Early detection of cancer by an advanced method using tiny customised DNA rings was developed by India-born physician-scientist Sanjiv Sam Gambhir and his colleagues.
Stanford University School of Medicine investigators inserted tiny DNA rings into the genes of mice, which caused cancer cells to emit a substance that could be detected from a blood sample.
A blood-detectable biomarker is encoded in the DNA rings, and can enter both healthy cells and cancer cells. But only cancer cells follow the steps to make the biomarker.
"The challenge for those kinds of biomarkers is that they're rarely very specific and often not made in sufficient quantities," Sanjiv Sam Gambhir, professor and chair of radiology and director of the Canary Centre at Stanford for Cancer Early Detection, said.
The scientists, by a blood test, showed a marker that was detected 48 hours after the mice with tumours produced. This marker was not produced the mice that did not have the tumour.
The DNA minicircles are comprised of tiny rings of DNA and turn on the cell's machinery to make RNA. The RNA makes a protein, which then serves as a cancer biomarker. Embryonic alkaline phosphatase (SEAP) is the marker in this case.
Gambhir said, "We want to translate this strategy into humans, so we've set it up in a way that's most likely to be effective, safe and convenient".

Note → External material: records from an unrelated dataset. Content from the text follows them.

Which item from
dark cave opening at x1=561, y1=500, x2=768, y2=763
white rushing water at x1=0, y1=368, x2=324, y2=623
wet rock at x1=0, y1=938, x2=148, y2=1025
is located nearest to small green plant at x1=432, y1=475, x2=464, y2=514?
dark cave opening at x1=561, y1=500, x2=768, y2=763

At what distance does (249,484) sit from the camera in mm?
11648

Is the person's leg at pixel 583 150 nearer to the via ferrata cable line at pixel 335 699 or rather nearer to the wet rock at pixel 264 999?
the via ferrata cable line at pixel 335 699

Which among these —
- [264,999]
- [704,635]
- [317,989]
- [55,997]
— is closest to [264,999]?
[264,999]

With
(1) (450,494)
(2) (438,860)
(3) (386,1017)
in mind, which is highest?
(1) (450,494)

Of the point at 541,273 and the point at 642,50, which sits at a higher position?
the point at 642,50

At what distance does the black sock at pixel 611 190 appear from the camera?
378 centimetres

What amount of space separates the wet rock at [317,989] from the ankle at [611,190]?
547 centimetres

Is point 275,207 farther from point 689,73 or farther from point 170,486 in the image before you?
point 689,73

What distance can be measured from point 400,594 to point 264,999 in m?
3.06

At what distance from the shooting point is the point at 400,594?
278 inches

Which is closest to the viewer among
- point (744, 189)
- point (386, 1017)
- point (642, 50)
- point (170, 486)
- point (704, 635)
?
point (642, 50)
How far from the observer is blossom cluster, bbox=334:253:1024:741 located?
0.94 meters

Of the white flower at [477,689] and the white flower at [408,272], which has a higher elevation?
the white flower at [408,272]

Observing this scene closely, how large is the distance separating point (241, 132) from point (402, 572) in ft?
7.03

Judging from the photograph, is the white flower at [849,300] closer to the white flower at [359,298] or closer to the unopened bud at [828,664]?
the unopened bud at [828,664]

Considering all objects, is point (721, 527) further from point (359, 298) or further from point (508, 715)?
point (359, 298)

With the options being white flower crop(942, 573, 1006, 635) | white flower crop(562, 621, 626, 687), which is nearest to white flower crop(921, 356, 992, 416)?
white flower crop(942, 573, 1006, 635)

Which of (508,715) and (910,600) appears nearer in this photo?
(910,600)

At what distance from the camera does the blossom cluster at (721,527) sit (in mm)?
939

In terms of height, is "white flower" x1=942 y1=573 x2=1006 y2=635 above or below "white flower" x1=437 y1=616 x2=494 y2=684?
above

He added, "Although the minicircles were injected intravenously to the mice in this study, it should eventually prove possible to deliver them orally via a pill. We haven't got it down to a pill yet, but the oral delivery part of this is likely a solvable problem only a few years off, not five or 10 years off."
Gambhir cautioned that it would take much more time than that to prove that the approach was safe to use in humans, though.